(SUPPLIED TEXT):
Another already-known structural element is the Ganos Fault (Şengör, 1979) located to the southern part of the basin, constituting a segment of the active and dextral North Anatolian Fault Zone (Ketin, 1969; Jackson and McKenzie, 1988; Barka, 1992). The fault caused intense uplift and deformation of the Neogene, and older, sedimentary strata on the southern margin of the basin (Şengör et al., 1985; Turgut et al., 1991; Okay et al., 2004).
In addition to these structural elements, in southwestern Thrace there are two distinct groups of faults, which are described for the first time by Elmas et al. (2008). The geological structure of southwestern Thrace is dominated by NE-trending faults (Fig. 1(b)). In the eastern central part of the area, the second group faults have a NW trend. The Neogene deposits of the Ergene Formation overlie all the older series with a distinct erosional unconformity of basin-wide extent. But, at some locations, the contact between the Neogene and Paleogene deposits is defined by NE-trending faults (Fig. 1(b)). These faults have controlled the deposition of Upper Miocene alluvial fans and fluvial deposits in the lower part of the Ergene Formation. Also the NW-trending faults cut and deform the Neogene sedimentary rocks of the Ergene Formation (Elmas et al., 2008).
4. Data and Results
4.1 Lineaments extraction from potential field data
The southwestern part of the Thrace Basin in Turkey is selected as a study area to demonstrate the capabilities of the Hough transform algorithm for lineaments extraction. The Hough transform algorithm is a powerful tool against noise, since the possibility of noise data points making a contribution to a peak in the parameter space is quite low. The noise affects the general level of the accumulator matrix, but not the local maxima. Depending on the number of peaks in the parameter space, the structures with different geometrical shapes in a data set can be identified by the Hough transform technique. The disadvantage of the method is the need for large dimensions and time-consuming calculations.

(SUPPLIED DATA):
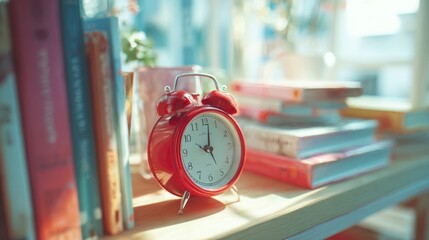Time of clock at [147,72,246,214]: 9:01
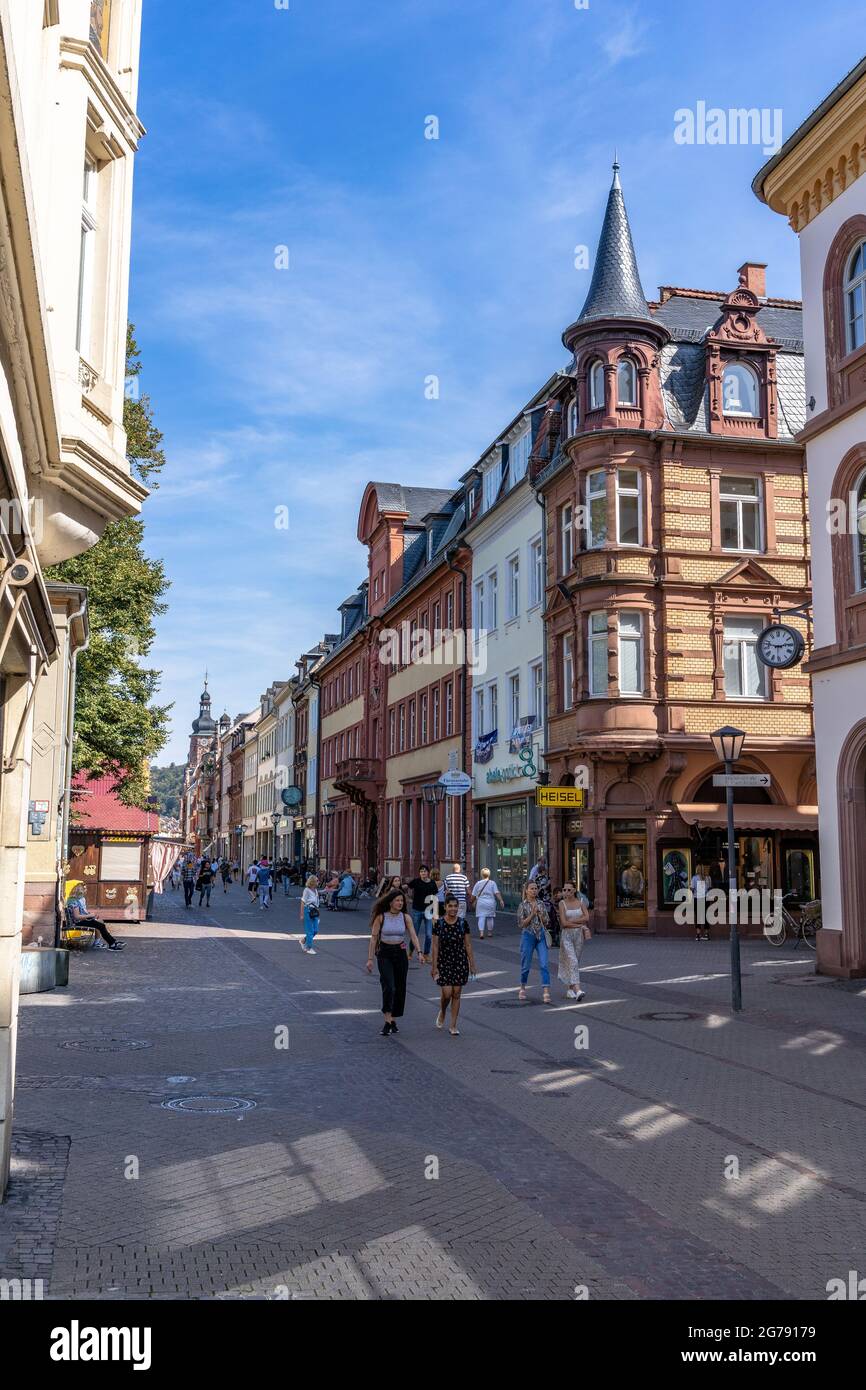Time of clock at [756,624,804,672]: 2:48
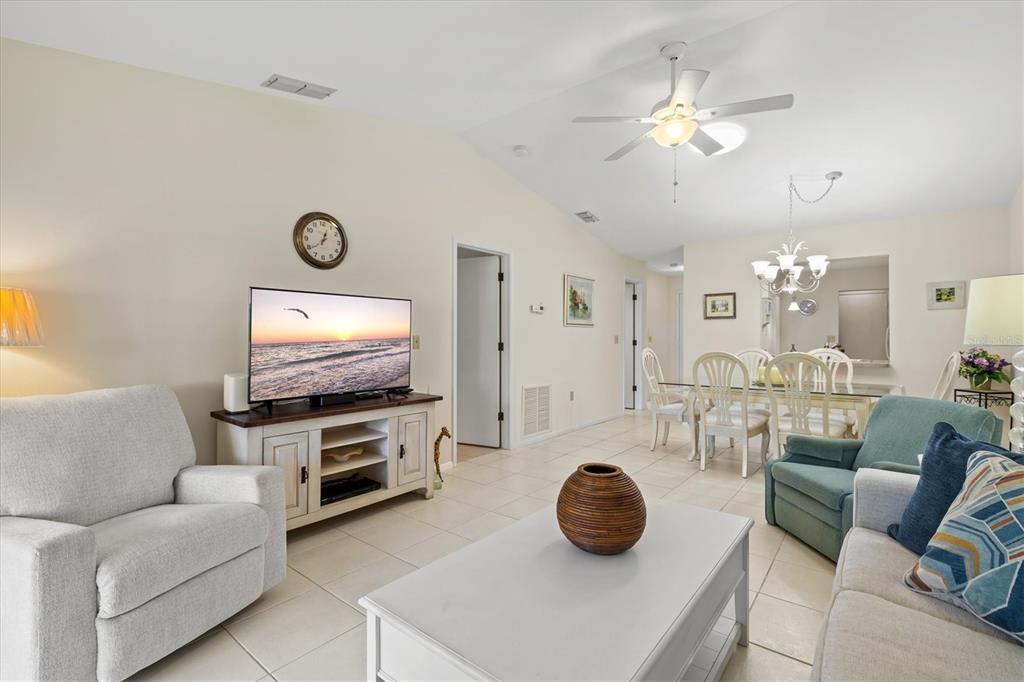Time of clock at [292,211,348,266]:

(TASKS TO COMPLETE):
(1) Render this sentence from the Thrace Basin passage into Spanish: "The noise affects the general level of the accumulator matrix, but not the local maxima."
(2) In the Thrace Basin passage, what trend do the second group faults in the eastern central part of the area have?
(3) Reproduce the portion of the Thrace Basin passage starting with "Another already-known structural" and going on through "et al., 2004).".
The lines have no connection to the Thrace Basin passage.

(EXPECTED ANSWERS):
(1) El ruido afecta al nivel general de la matriz acumuladora, pero no a los máximos locales.

(2) They have a NW trend.

(3)
Another already-known structural element is the Ganos Fault (Şengör, 1979) located to the southern part of the basin, constituting a segment of the active and dextral North Anatolian Fault Zone (Ketin, 1969; Jackson and McKenzie, 1988; Barka, 1992). The fault caused intense uplift and deformation of the Neogene, and older, sedimentary strata on the southern margin of the basin (Şengör et al., 1985; Turgut et al., 1991; Okay et al., 2004).